__Selected extract__
But as easy as it is to find games that don’t exactly perform as statistics say they can be expected to perform, teachers can be found who have bad value-added scores and yet inspire kids every day and need to be kept in the classroom in the face of test-score stats that say they should be fired. And these stats aren’t just for fun: they involve people’s careers, families, livelihood, etc.
For example, a story in the Washington Post is about a teacher who got a bad value-added score but yet is a great teacher. “This story is not an aberration,” writes Valerie Strauss about the teacher in her “Answer Sheet” blog. Minooka beating Plainfield Central isn’t an aberration, either, but it did take some people stepping up their game.
This is what the Chicago teachers are fighting for, folks. Any good teacher welcomes evaluations as a chance to improve, but what they don’t believe is that test-score statistics can be extrapolated to measure their effectiveness or quality as a teacher.
For us, because limited information is available for our high school football stats—points scored—we can only use that to try to extrapolate a team’s overall strength or the likelihood they’ll win any given game. Likewise, we can’t test kids every single day of every single year on every point in the curriculum. We’re extrapolating a great deal—from student test scores to teacher effectiveness. Any value-added model, therefore, is not much better than our football stats, which extrapolate overall team strength based on points scored in their games and their opponents’ games.
Pressure, pressure, pressure … on young children, no less
Just imagine telling football players, in a little sideline conference, something like, “They’re going to fire me as your coach if you don’t beat Minooka by 57 points or more, because that’s what the stats say you should score against them, so just forget about all we talked about before, get the ball in the end zone, and let’s give it all you’ve got out there tonight!”
This would put so much pressure on kids to score 57 points that they might exhaust themselves trying to meet that mark and then lose the game altogether. Yet that’s what teachers are saying to 9-year-old third graders in classrooms where value-added models are used: “If at least 87 percent of you don’t get more than 80 percent of the questions correct on this math test, which I know is much narrower in scope than we’ve been learning, they’re going to fire me, so forget about all that other stuff, just focus on adding fractions, and let’s make those scores happen, shall we?”
These tests, which at the time they were created, had no impact on a child’s grades, how much people liked him, or any of those things that are important to our children, now all of a sudden mean his favorite teacher might very well find a way to get him out of her class because she knows he can’t achieve a certain scaled score on the test and she has a house payment to make and two daughters to put through college.
An open letter, signed by 88 Chicago-area professors, says Chicago schools should not implement a value-added teacher evaluation system at this point: “With a focus on end-of-year testing, there inevitably will be a narrowing of the curriculum as teachers focus more on test preparation and skill-and-drill teaching. Enrichment activities in the arts, music, civics, and other non-tested areas will diminish.”
Same thing in football: You can’t spend all your time guarding against an upset from an 0-3 team, because that preparation will distract you from more important overall concepts your team should be working on to have a better season, things like strength training, conditioning, the fundamentals of football. If you get distracted, you start producing teams that are flat not just for one game but for game after game. Teams, of course, can be flat on any given day, as Plainfield Central was last night. What if they’re flat for the next three weeks? Should the coach be fired? That’s kind of what we’re saying for teachers who show flat performance in a narrow range of topics, even if their overall quality as a teacher is high. If that were how it worked, we would’ve already fired Minooka’s coach.

__Data provided__
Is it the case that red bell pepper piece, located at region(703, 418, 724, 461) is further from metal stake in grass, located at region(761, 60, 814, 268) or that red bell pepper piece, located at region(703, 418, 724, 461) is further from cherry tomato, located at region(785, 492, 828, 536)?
---
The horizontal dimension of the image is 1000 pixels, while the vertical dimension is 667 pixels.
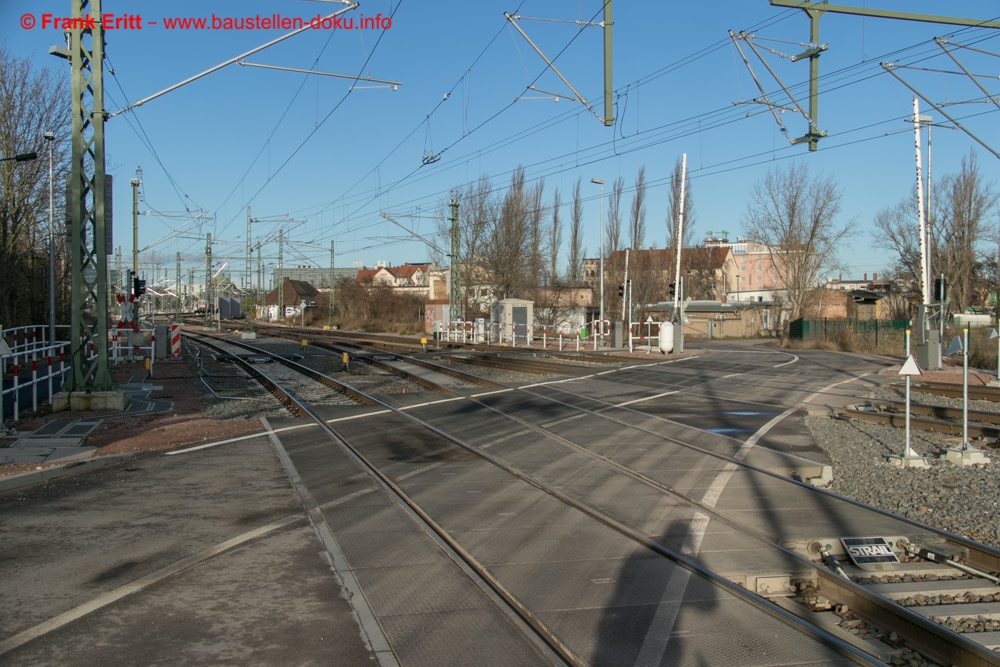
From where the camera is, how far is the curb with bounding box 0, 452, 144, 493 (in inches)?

__Given request__
Repeat word for word the part of the essay on teacher evaluation that opens with the words containing "For example, a" and closes with "up their game.". The lines above are not needed for anything here.

__Exercise output__
For example, a story in the Washington Post is about a teacher who got a bad value-added score but yet is a great teacher. “This story is not an aberration,” writes Valerie Strauss about the teacher in her “Answer Sheet” blog. Minooka beating Plainfield Central isn’t an aberration, either, but it did take some people stepping up their game.